▶ [EXERCISE PROMPT]: Which lines in the rows below contain the word "house"? Show each of them in full.

--- BEGIN RECORD LIST ---

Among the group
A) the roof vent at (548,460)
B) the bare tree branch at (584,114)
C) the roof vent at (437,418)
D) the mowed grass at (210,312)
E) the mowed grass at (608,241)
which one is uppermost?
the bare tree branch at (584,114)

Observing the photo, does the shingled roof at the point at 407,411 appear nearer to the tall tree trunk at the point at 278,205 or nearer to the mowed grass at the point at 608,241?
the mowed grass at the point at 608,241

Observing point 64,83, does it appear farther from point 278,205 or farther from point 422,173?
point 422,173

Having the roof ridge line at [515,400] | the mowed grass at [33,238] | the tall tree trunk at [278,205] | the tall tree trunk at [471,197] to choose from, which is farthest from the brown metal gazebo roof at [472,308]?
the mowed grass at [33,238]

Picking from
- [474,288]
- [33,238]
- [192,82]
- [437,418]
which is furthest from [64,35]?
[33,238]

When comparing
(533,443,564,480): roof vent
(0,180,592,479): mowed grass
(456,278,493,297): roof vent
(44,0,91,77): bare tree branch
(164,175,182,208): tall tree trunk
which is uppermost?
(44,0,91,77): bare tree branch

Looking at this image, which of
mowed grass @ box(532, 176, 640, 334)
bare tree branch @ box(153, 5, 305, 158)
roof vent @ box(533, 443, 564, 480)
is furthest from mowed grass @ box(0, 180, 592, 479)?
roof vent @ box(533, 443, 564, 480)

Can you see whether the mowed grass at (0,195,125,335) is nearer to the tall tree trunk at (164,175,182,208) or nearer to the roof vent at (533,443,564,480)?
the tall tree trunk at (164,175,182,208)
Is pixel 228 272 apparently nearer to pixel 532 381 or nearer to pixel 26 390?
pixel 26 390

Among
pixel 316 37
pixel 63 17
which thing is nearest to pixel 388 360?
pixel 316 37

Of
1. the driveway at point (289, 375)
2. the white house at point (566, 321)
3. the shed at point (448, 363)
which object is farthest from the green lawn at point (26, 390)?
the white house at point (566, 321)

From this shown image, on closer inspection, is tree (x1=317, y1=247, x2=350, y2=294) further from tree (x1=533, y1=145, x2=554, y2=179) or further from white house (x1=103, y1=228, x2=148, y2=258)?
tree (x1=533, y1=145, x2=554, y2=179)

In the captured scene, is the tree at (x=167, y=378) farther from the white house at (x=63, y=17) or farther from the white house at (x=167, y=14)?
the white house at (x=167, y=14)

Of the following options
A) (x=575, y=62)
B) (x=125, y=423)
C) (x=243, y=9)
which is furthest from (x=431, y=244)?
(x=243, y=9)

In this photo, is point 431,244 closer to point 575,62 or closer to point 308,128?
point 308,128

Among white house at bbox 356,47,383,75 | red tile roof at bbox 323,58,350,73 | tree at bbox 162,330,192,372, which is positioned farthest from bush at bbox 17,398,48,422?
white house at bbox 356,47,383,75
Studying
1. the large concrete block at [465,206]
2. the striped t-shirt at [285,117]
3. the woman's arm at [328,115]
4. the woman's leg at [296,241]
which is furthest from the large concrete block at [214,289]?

--- END RECORD LIST ---
--- BEGIN RECORD LIST ---

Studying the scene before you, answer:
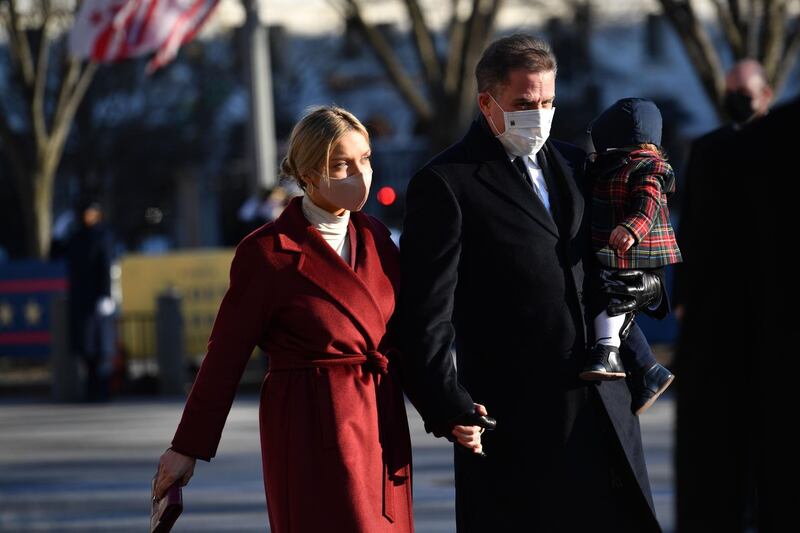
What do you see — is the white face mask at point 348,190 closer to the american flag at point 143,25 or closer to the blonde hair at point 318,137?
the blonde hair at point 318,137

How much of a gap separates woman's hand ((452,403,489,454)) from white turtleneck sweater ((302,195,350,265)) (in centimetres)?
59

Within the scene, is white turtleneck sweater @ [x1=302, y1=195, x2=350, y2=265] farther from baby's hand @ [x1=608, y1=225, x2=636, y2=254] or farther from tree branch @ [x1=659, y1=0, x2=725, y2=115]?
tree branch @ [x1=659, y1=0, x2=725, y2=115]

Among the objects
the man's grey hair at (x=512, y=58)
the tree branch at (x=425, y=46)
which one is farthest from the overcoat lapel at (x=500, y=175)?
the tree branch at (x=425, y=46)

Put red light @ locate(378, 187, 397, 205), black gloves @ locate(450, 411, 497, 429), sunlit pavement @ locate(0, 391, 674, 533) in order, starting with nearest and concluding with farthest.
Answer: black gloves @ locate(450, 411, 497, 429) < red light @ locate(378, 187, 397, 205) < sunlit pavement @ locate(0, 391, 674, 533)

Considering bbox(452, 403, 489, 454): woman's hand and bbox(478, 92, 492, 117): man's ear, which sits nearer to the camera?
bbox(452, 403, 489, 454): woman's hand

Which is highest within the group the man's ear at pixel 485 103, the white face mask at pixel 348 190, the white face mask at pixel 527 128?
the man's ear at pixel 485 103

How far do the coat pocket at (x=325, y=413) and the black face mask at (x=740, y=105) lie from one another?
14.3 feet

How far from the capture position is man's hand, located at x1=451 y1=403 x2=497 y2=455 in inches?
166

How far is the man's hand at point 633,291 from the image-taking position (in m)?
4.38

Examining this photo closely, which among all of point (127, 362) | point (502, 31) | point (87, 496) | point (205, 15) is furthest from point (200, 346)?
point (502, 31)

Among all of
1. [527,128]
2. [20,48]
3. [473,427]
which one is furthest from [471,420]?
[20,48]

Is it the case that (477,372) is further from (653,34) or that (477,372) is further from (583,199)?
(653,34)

--- END RECORD LIST ---

▶ [SOLUTION TO THE PROBLEM]:
2. the white house at point (566, 321)
the white house at point (566, 321)
From this shown image, on closer inspection, is tree (x1=317, y1=247, x2=350, y2=294) further from tree (x1=533, y1=145, x2=554, y2=179) or further from white house (x1=103, y1=228, x2=148, y2=258)?
In the captured scene, is the tree at (x=167, y=378) farther from the white house at (x=63, y=17) or farther from the white house at (x=167, y=14)?
the white house at (x=167, y=14)
Among white house at bbox 356,47,383,75 | red tile roof at bbox 323,58,350,73 | tree at bbox 162,330,192,372, which is positioned farthest from bush at bbox 17,398,48,422?
white house at bbox 356,47,383,75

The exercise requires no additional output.